Bacaan:
Sabtu, 26 Desember 2015

TUGAS INDIVIDU KE-9 SOFTSKILL SEMESTER 7 ISU ETIKA SIGNIFIKAN DALAM DUNIA BISNIS DAN PROFESI

Isu Etika Signifikan Dalam Dunia Bisnis dan Profesi

1.   Benturan Kepentingan

Benturan  kepentingan adalah  perbedaan antara kepentingan ekonomis perusahaan dengan kepentingan ekonomis pribadi direktur, komisaris, atau pemegang saham utama perusahaan.
Perusahaan menerapkan kebijakan bahwa personilnya harus menghindari investasi, asosiasi atau hubungan lain yang akan mengganggu, atau terlihat dapat mengganggu, dengan penilaian baik mereka berkenaan dengan kepentingan terbaik perusahaan. Sebuah situasi konflik dapat timbul manakala personil mengambil tindakan atau memiliki kepentingan yang dapat menimbulkan kesulitan bagi mereka untuk melaksanakan  pekerjaannya secara obyektif dan efektif.

Petunjuk Latihan: Lanjutkan bacaan tentang isu etika dalam bisnis dan profesi di atas, mulai tepat setelah kalimat terakhirnya.

Baris Data:
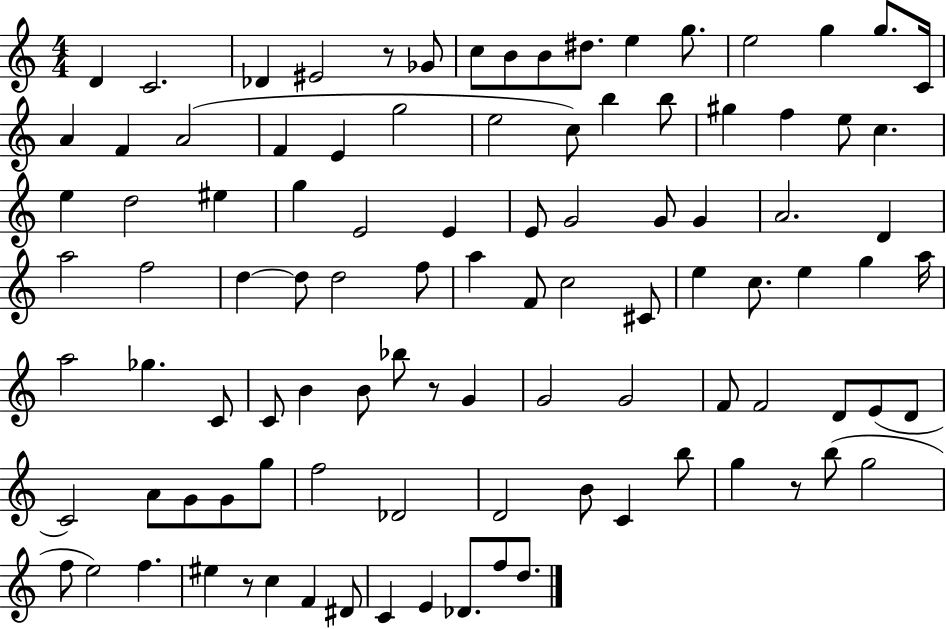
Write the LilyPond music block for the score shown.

{
  \clef treble
  \numericTimeSignature
  \time 4/4
  \key c \major
  d'4 c'2. | des'4 eis'2 r8 ges'8 | c''8 b'8 b'8 dis''8. e''4 g''8. | e''2 g''4 g''8. c'16 | \break a'4 f'4 a'2( | f'4 e'4 g''2 | e''2 c''8) b''4 b''8 | gis''4 f''4 e''8 c''4. | \break e''4 d''2 eis''4 | g''4 e'2 e'4 | e'8 g'2 g'8 g'4 | a'2. d'4 | \break a''2 f''2 | d''4~~ d''8 d''2 f''8 | a''4 f'8 c''2 cis'8 | e''4 c''8. e''4 g''4 a''16 | \break a''2 ges''4. c'8 | c'8 b'4 b'8 bes''8 r8 g'4 | g'2 g'2 | f'8 f'2 d'8 e'8( d'8 | \break c'2) a'8 g'8 g'8 g''8 | f''2 des'2 | d'2 b'8 c'4 b''8 | g''4 r8 b''8( g''2 | \break f''8 e''2) f''4. | eis''4 r8 c''4 f'4 dis'8 | c'4 e'4 des'8. f''8 d''8. | \bar "|."
}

Jawaban:
Benturan  kepentingan  juga muncul manakala seorang karyawan, petugas atau direktur, atau seorang anggota dari keluarganya, menerima tunjangan pribadi yang tidak layak sebagai akibat dari kedudukannya dalam perusahaan. Apabila situasi semacam itu muncul, atau apabila individu tidak yakin apakah suatu situasi merupakan benturan kepentingan, ia harus segera melaporkan hal-hal yang terkait dengan situasi tersebut kepada petugas kepatuhan perusahaan. Apabila manajemen senior perusahaan menetapkan bahwa situasi tersebut menimbulkan benturan kepentingan, mereka harus segera melaporkan benturan kepentingan tersebut kepada komite pemeriksa.

2.   Etika Dalam Tempat Kerja

Dunia kerja memang menyimpan banyak sisi, secara ‘positif’ orang memang menaruh harapan dari dunia kerja yaitu untuk memenuhi keperluan hidupnya. Namun tuntutan pekerjaan pun bila tidak dihadapi dengan baik dapat membawa tekanan bagi pekerja sendiri. Menyikapi hal tersebut mungkin ada hubungannya dengan fenomena maraknya kegiatan eksekutif  bisnis mendalami nilai-nilai agama. Mereka mengikuti aktivitas keagamaan seperti tasawuf, kebaktian bersama dan lainnya untuk mengkaji dan mengaplikasikan nilai-“nilai luhur” yang selama ini kerap hilang dari dunia kerja.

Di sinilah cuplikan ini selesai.